CHO-K1 cells were stably transfected for equal cell-surface expression of wild-type and mutated forms of thrombomodulin (Panel A). The control column represents cells stably transfected with empty vector. The amount of iC3b relative to (C3b+iC3b) deposited on the CHO cells after complement activation in serum was measured with the use of flow cytometry (see the Methods section of the Supplementary Appendix). Cells expressing wild-type thrombomodulin provided significant protection, as compared with control cells. Variants had a significantly lower percentage of iC3b on the cell surface than wild-type cells. The P value for wild type is for the comparison of wild-type thrombomodulin with control cells. Other P values are for the comparison of variants with wild-type thrombomodulin. The results shown are the mean values from three independent experiments. In Panels B and C, the direct interaction of CFH and C3b with thrombomodulin is shown by coprecipitations followed by immunoblotting, with the use of immobilized thrombin (IIa)–sepharose to pull down thrombomodulin in the presence of purified proteins (1 μg each). C3b interacts with thrombomodulin, and this interaction is increased in the presence of CFH (Panel B). CFH directly interacts with thrombomodulin (Panel C). HEK293 cells were stably transfected for equal expression of wild-type and thrombomodulin variants, and membrane preparations were immobilized in 96-well plates (Panel D). Binding of biotinylated C3b or CFH was quantified with an enzyme-linked immunosorbent assay, as described in the Methods section in the Supplementary Appendix. As compared with binding to wild-type thrombomodulin, there was a significant increase in specific binding of C3b or CFH to all thrombomodulin variants (P<0.001) except for D486Y (P = 0.73 and P = 0.80, for binding of C3b and CFH to D486Y, respectively). Nonspecific signals, determined with non–thrombomodulin-expressing cells, were subtracted from the results. Assays were performed in triplicate. See the Glossary for an explanation of complement components.

Figure 4. Inactivation of Complement Factor C3b by Complement Factor I, as Facilitated by Thrombomodulin

Panel A is a diagrammatic representation of cleavage and conversion of C3b to its inactivated form (iC3b) by CFI in the presence of cofactors (CFH, C4bBP). On the right is a Western blot of reduced purified C3b and iC3b, revealing component fragments. Reactions were performed with purified proteins (Panels B and C).
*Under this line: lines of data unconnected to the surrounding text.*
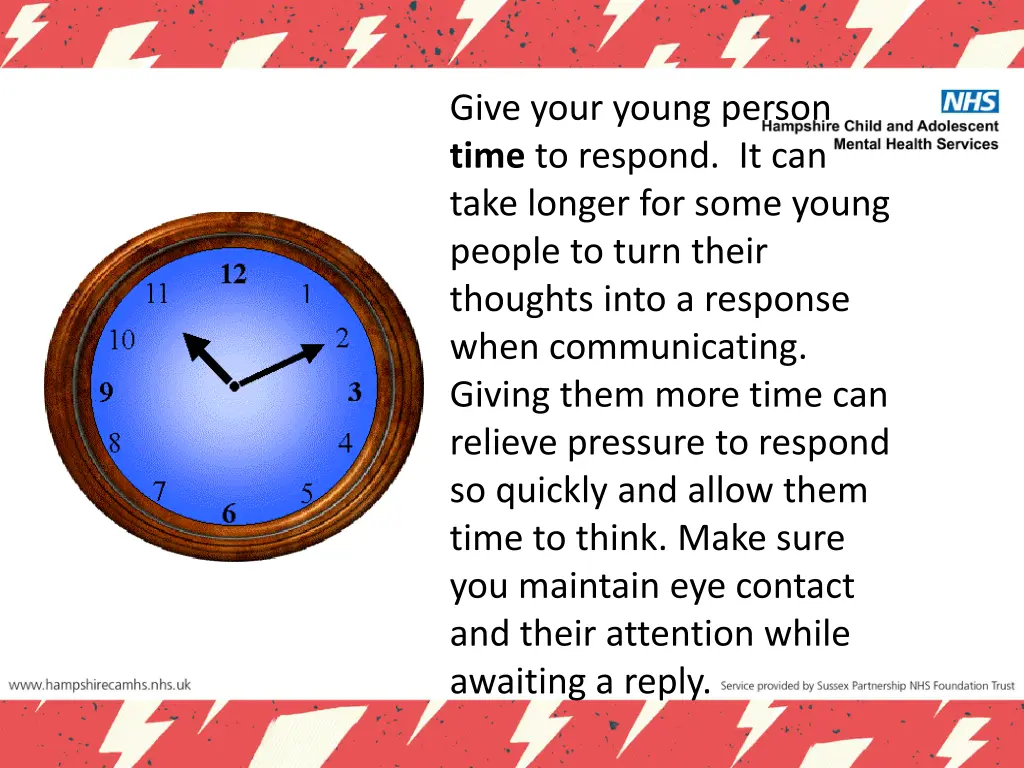 give your young person time to respond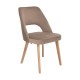 ΚΑΡΕΚΛΑ ΤΡΑΠΕΖΑΡΙΑΣ Fylliana Τ-5 LUX TAUPE ΥΦΑΣΜΑ 50x50x86εκ ΚΑΡΕΚΛΑ ΤΡΑΠΕΖΑΡΙΑΣ Fylliana Τ-5 LUX TAUPE ΥΦΑΣΜΑ 50x50x86εκ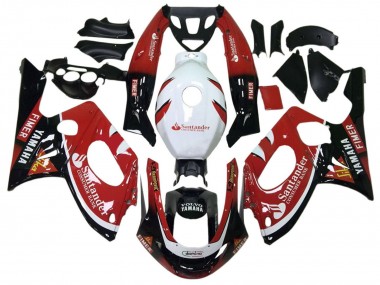 Carénages Moto Yamaha YZF600R Thundercat 1996-2007 - Noir Brillant Rouge Blanc Volvo Fimer Santander Abordables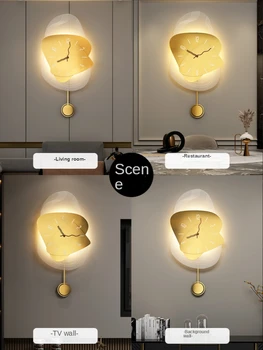Modern Minimalist Light Luxury Wall Clock with Light 4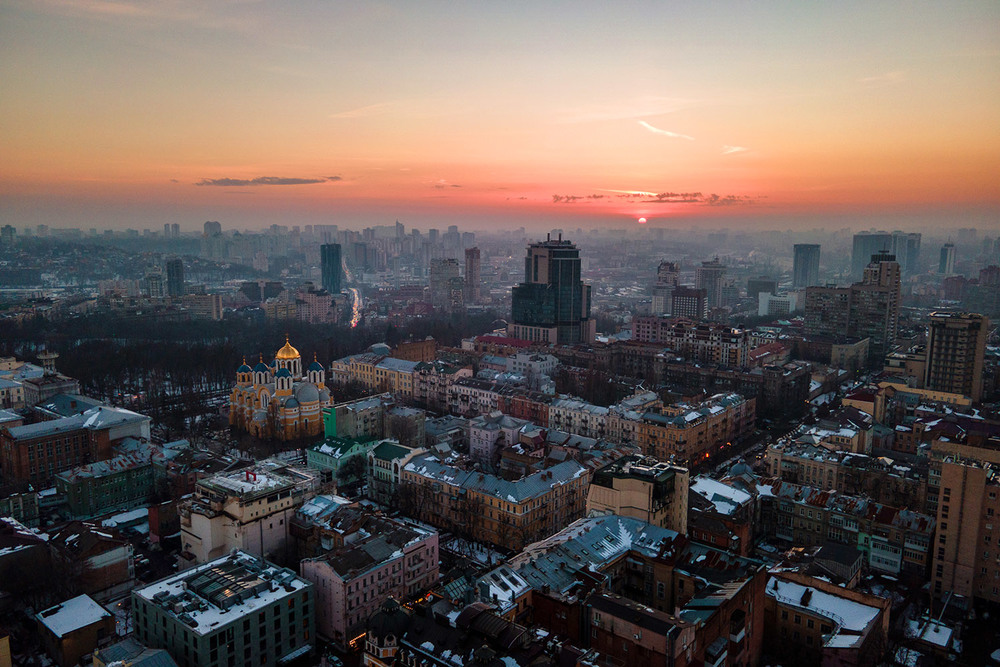 Фотографія Захід над містом / Іван Стеценко / photographers.ua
After 90 minutes of reaction in solution with the purified proteins, reactions were separated by means of sodium dodecyl sulfate–polyacryl-amide-gel electrophoresis (SDS–PAGE) followed by Western blotting with anti-C3 antibodies. Increasing the concentrations of thrombomodulin yielded more inactivation of C3b (less α′ and more α′2), as quantified by densitometry of three blots (Panel B). With the use of the same approach, thrombomodulin also significantly enhanced the cofactor activity of C4bBP in CFI-mediated inactivation of C3b (Panel C). T bars indicate standard errors. See the Glossary for an explanation of complement components.
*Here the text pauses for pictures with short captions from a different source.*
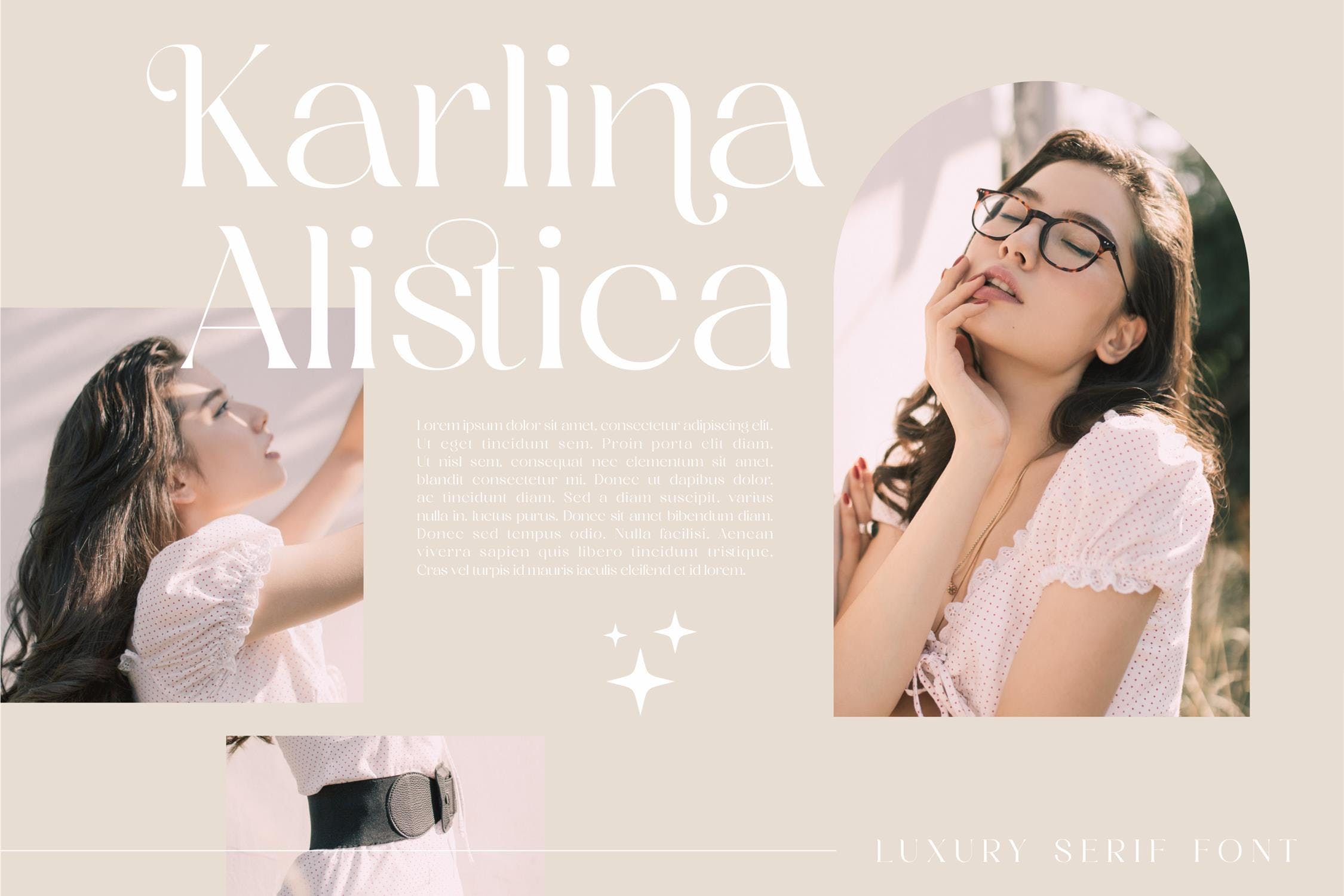 优雅海报品牌项目设计衬线英文字体 Ragasta Minimalist Serif Font LS_img_2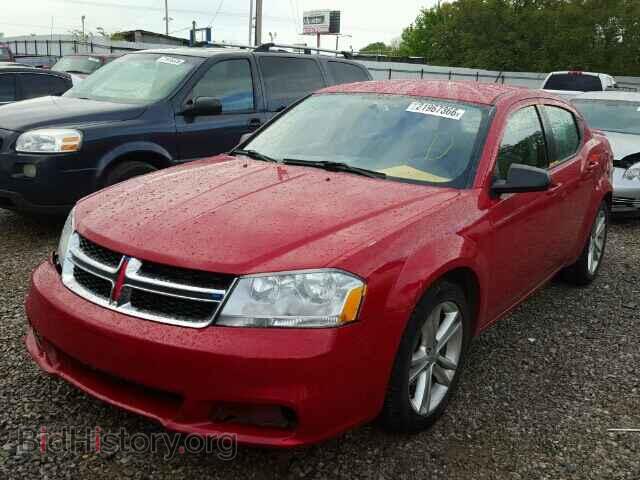 2012 DODGE AVENGER - VIN: 1C3CDZAG2CN314150 - Фото 2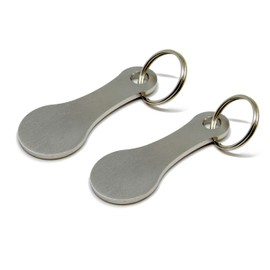 Shopping Trolley Remover Stainless Steel Instant Removable Shopping Trolley Token Set of 2 Shopping Trolley Tool Key Chain Chip Shopping Trolley Token Shopping Trolley Chip Shopping Trolley Chip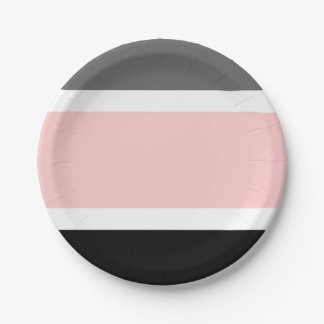 Assiettes En Carton gris rose noir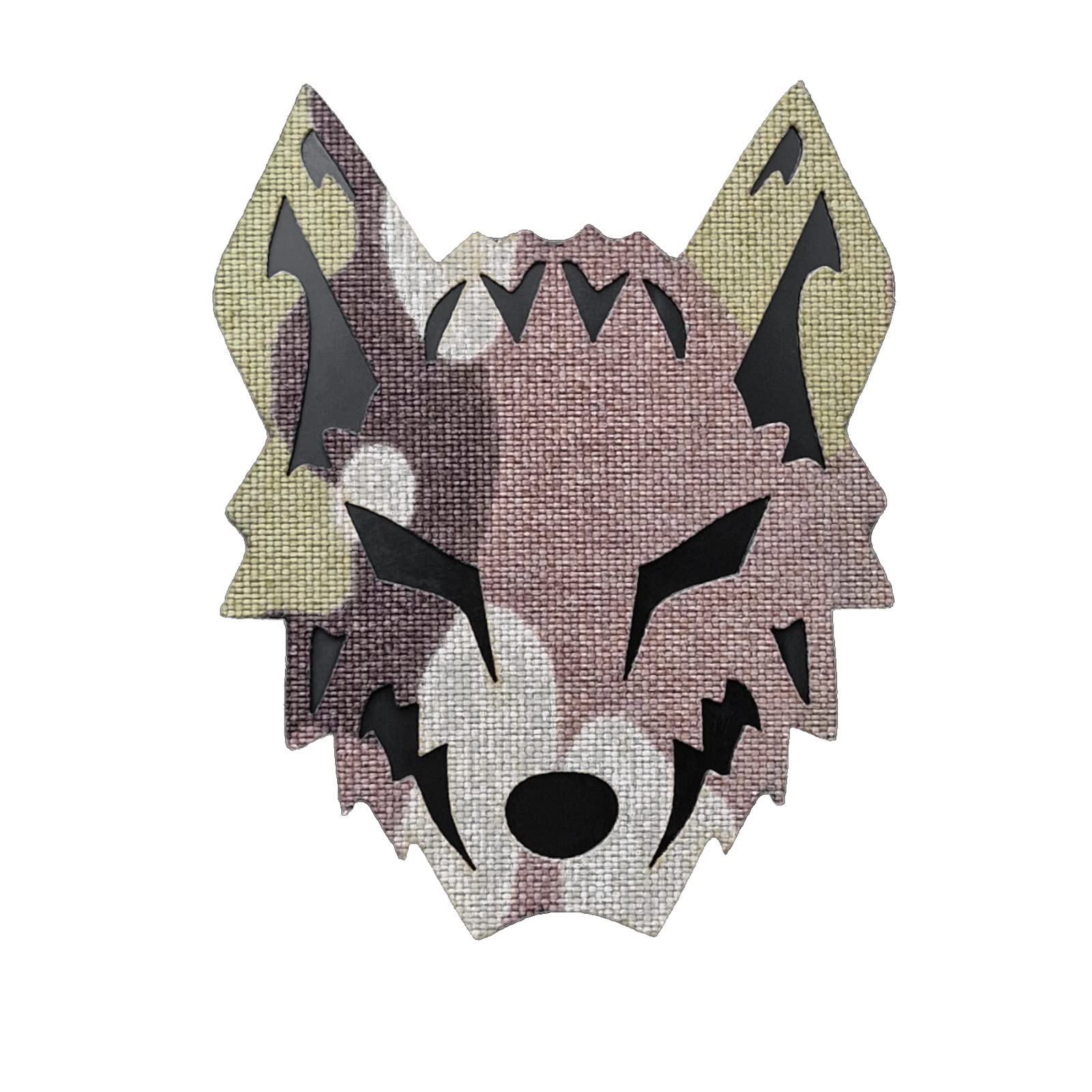 Tactical Wolf Patch Multicam Military Veteran Morale Lasercut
Figure 5. Effect of Thrombomodulin Mutations Associated with Atypical Hemolytic–Uremic Syndrome on Inactivation of Complement Factor C3b and on Activation of Plasma Procarboxypeptidase B (TAFI)

HEK293 cells were stably transfected for equal expression of wild-type and thrombomodulin variants. CFI-mediated inactivation of C3b in the presence of CFH (Panel A) or C4bBP (Panel B) was assessed by Western blotting, and densitometry was performed to measure the generation of inactive cleavage fragment (iC3b) α′2, relative to control cells transfected with empty vector. Mutant forms of thrombomodulin were significantly less effective than wild-type thrombomodulin in facilitating CFI-mediated inactivation of C3b in the presence of CFH. Only the P501L variant exhibited defects in C4bBP cofactor activity. Thrombin–thrombomodulin–dependent generation of TAFIa was determined by incubating TAFI and thrombin on HEK293 cells expressing thrombomodulin (Panel C). Significantly less TAFIa was generated with thrombomodulin variants. The results shown are the mean values for three independent experiments. T bars indicate standard errors. See the Glossary for an explanation of complement components.